Un crime à New York
Publié le 3 avril 2007 par delattre dans Non classéChapitre 1 : Un crime à New York
Un soir dans la belle ville de New York, dans le quartier de Manhattan, dans une ruelle sombre et sinistre, on entendit un cri. Choqués, les voisins allèrent à l’étage au- dessus, à l’appartement de Mme O’Connor. La porte était entrouverte et on y entra facilement.
La maison était sans dessus dessous: les vases étaient cassés, les fleurs écrasées sur le sol, les meubles renversés et les vêtements éparpillés par terre. Dans la cuisine on remarqua que le tiroir à couverts était ouvert. En allant dans sa chambre on y trouva des taches de sang qui étaient encore chaudes. Ce qui signifiait donc que la victime a perdu son sang il y a peu de temps. Nous continuons notre chemin. On fouilla toutes les pièces et dans la salle de bain nous avons trouvé le corps inanimé noyé de sang de Mme O’Connor. Le miroir était cassé. La victime était dans sa baignoire. Elle avait des traces de strangulation. On la retourna et elle avait en plus un poignard planté dans le dos. La presse arriva et prit des photos de la victime.

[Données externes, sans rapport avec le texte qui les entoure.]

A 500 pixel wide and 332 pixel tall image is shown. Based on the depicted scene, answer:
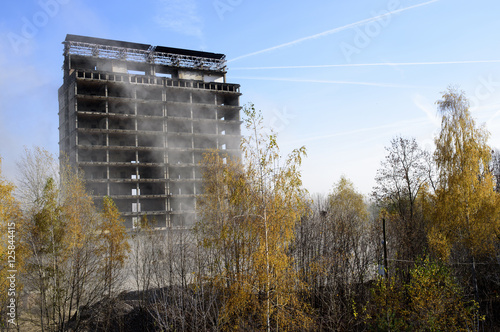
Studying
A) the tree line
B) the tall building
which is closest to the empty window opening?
the tall building

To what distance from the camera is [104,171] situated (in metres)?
54.6

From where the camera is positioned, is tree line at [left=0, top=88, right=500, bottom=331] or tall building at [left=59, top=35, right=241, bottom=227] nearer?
tree line at [left=0, top=88, right=500, bottom=331]

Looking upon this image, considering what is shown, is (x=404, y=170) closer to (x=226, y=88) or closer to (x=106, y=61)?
(x=226, y=88)

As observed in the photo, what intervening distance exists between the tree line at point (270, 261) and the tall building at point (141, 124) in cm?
2089

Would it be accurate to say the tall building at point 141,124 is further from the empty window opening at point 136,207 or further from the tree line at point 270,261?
the tree line at point 270,261

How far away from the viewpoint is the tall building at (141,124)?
54406 mm

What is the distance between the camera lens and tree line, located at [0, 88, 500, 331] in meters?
16.3

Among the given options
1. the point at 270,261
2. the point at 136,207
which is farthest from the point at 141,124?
the point at 270,261

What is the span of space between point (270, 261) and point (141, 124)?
46.8m

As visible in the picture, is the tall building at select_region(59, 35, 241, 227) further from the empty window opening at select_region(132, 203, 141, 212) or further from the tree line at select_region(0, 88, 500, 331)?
the tree line at select_region(0, 88, 500, 331)

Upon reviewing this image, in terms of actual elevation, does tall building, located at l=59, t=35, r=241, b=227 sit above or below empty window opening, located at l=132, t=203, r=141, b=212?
above

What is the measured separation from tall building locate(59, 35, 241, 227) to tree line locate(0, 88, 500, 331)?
2089cm

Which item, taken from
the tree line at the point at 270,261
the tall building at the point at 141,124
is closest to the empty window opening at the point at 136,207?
the tall building at the point at 141,124

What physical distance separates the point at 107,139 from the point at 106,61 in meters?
11.6
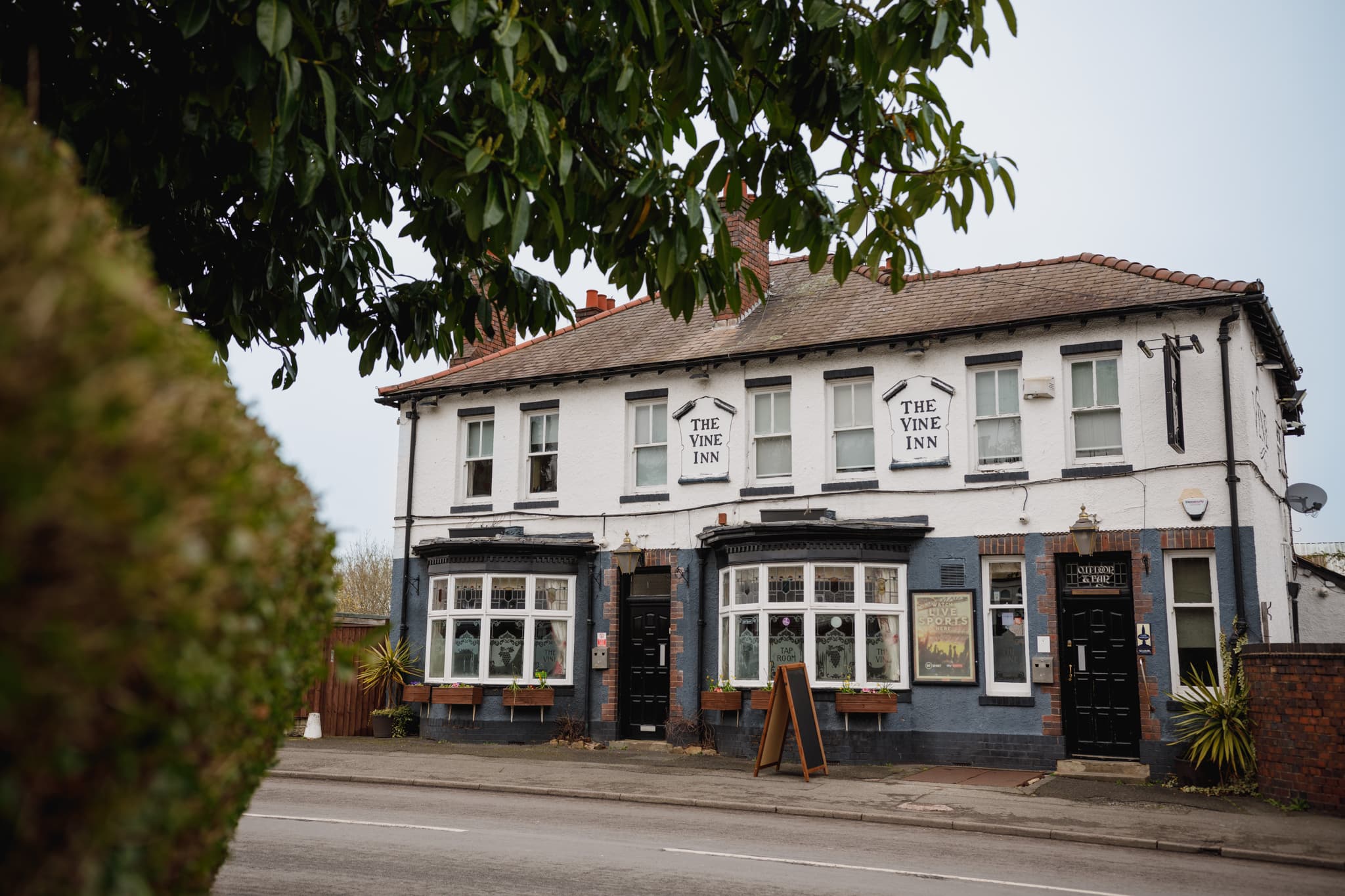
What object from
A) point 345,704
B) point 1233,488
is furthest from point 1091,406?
point 345,704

Chapitre 2 : La charmante Marilyn O’Connor
New York, une matinée comme les autres. Les personnes achètent leur journal dans les machines, près des bancs et des arrêts de bus, et les plus courageux marchent jusqu’à la station presse la plus proche dans le froid matinal. Comme je le disais une matinée tout a fait normale, sauf qu’aujourd’hui, un titre plus distrayant que d’habitude, bien que choquant pour certains, trônait sur la une du « New York Times ». Personne ne put s’empêcher de lire cet article où, au sommet, juste sous le titre du journal , à coté d’une photo d’une ravissante jeune femme, était écrit en grand et en gras :
MARILYN O’CONNOR : MORTE !        
Un titre saisissant qui forçait les gens à lire la suite et à regarder avec nostalgie la photo d’une magnifique femme souriante, et remplie de bonheur, la légende qui y figurait était :
   Â
 L’actrice Marilyn O’Connor lors de sa dernière remise de prix au Oscars Il y a 3 semaines.

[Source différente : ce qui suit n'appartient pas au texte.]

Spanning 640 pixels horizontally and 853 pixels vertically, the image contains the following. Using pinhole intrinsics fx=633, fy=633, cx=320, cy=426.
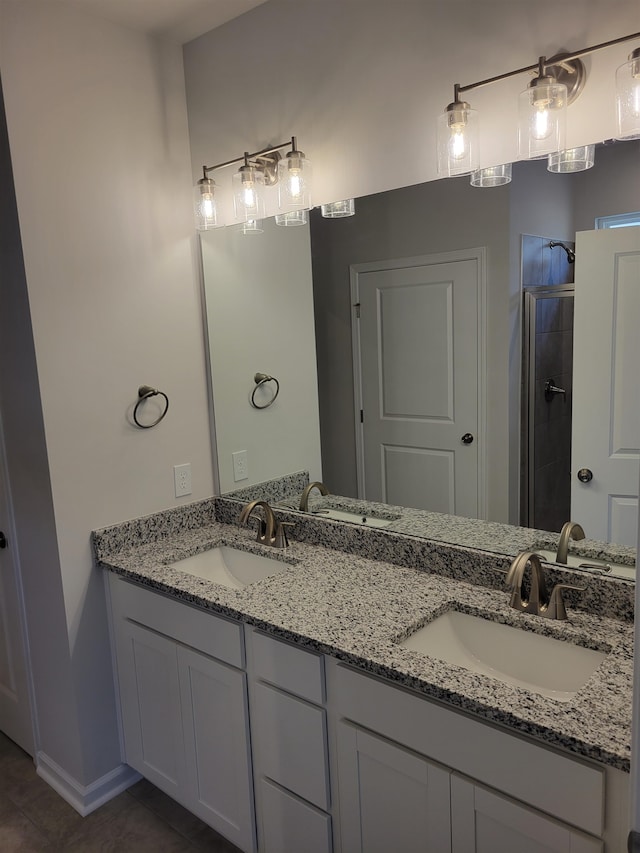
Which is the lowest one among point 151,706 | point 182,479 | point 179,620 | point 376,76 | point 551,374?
point 151,706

et un des extrait de cet article disait :
Marilyn O’Connor était une femme joyeuse, énergique et qui portait beaucoup d’amour pour ses deux fils. Egalement sensible elle paraissait comme une femme totalement normale, sauf qu’elle était en fait une actrice en pleine ascension, qui allait a son tournage tout les matin et qui était apparue dans plusieurs films. Elle ressemblait physiquement a une actrice des années 50-60 : Marilyn Monroe .Ses même cheveux bouclés par des bigoudis ,le même teint pale ,le même rouge a lèvres vif et les mêmes yeux verts bleu amandes. Vous la connaissez sûrement cette Madame O’Connor, son plus grand succès était dans le film « Breakdown » dans lequel elle a reçu deux Oscars dont un de meilleure actrice. Personne n’avait su résister à son regard et son sourire et elle n’a jamais parue malheureuse sauf que, son corps a été retrouvé dans un piteux état. Meurtre ou suicide ? C’est la question que se posent tout les New-yorkais.
Article Par Tony Stuart
Chapitre 3 : l‘enquêteur John Fling
John FLING sortit de sa voiture et arriva sur les lieux du crime. C’était un homme beau, qui avait la trentaine, il avait des cheveux blonds toujours bien coiffés et vêtu de vêtements très classes. Il avait les yeux bleus, de haute taille, il devait baisser sa tête pour parler aux gens, doté d’une musculature parfaite et lorsqu’il souriait, il révélait sa superbe dentition. C’était un homme troublé, mystérieux, il vivait dans une maison d’une banlieue chic de Londres, sans femme, sans enfants, il vivait seul. Il conduisait une Audi noire et portait des lunettes de la même couleur pour éviter de se faire reconnaître. Quand il contempla le corps de Marilyn O’connor il se rappela son enfance gâchée par la mort de ses parents, tuée par un tueur à gages, Marc Salvador. C’est pourquoi il voulu devenir enquêteur et que dans des moments de crises, il tire sur n’importe quoi pour se calmer. Ce Marc Salvador, il le tua lors d’une mission au Québec.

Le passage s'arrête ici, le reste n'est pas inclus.